In many respects, we have been our own enemy when one surveys eroding U.S. competitiveness and the steady diminution of our industrial and manufacturing sector. We have also acquiesced in the widening of glaring strategic vulnerabilities — notably the nearly complete American dependence on China’s rare earth minerals, a situation shaped in equal parts by China’s strategic mercantilism and by our own domestic policy.
It is not far-fetched to see in China’s monopoly of the global rare earth minerals market something like a “nuclear option,” employable as and when the trade tariffs conflict escalates further. Rare earth minerals (REM) have become critical to the production of such products as wind turbines and electric engines, and to dominant U.S. defense technologies like smart bombs and night-vision goggles.
The various minerals counted as REM, which include yttrium and neodymium, remain essential to a dizzying variety of advanced technologies in which, until the early 1990s, the United States had long been the world’s largest developer. Since then the Chinese have come to dominate the rare earth marketplace. Astonishingly, not a single American rare earths mine remains in operation today.
Glaring vulnerabilities like this sound a drumbeat for a coherent effort to rebuild the U.S. industrial base, and to reduce self-imposed impediments to strategic American competitiveness.
In this quest, the decline of U.S. mining should stand as both warning and a call for action. Its decline exemplifies the varied challenges facing U.S. industry. As a former defense official focused on China’s strategic assertiveness, I have a view of the market and production vulnerabilities that favor that country’s across-the-board challenge to the United States.
Despite our bottomless appetite for minerals and metals indispensable to the manufacture of smart phones, lithium-ion batteries and solar panels, we impose many obstacles to mining those very same minerals. The result: mining investment and minerals production has gone elsewhere.
This trend stands in total contrast to America’s resource position. The United States has some of the world’s largest mineral reserves (the U.S. Geological Survey estimates their value at $6.2 trillion). But our dependence on imported minerals is stark. The United States has become 100 percent import-dependent on 21 critical minerals, and we are now 50 percent, or more, import dependent on an additional 29 minerals.
Ask the mining industry what can be done to reverse this trend. Its answer: Reform the current mine permitting system. It regularly takes a decade or more to open a new mine in the United States. A redundant, broken mine permitting process has become an anchor on U.S. producers.

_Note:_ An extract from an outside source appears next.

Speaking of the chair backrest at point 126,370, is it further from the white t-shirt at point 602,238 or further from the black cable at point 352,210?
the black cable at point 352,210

Despite the environmental sensitivities, no permitting process need take a decade. In Canada and Australia, nations with environmental safeguards on par with our own, mine permitting takes just two to three years.
The current focus on imbalanced trade should therefore lead to a new appreciation of our own self-imposed impediments to our own competitiveness. Glaring strategic vulnerabilities resulting from our REM dependency should further heighten awareness of the China Challenge. Tackling the self-imposed competitiveness barriers, like the cumbersome mine permitting process, may lack the political flair of new tariff announcements. But it counts for just as much, if not more.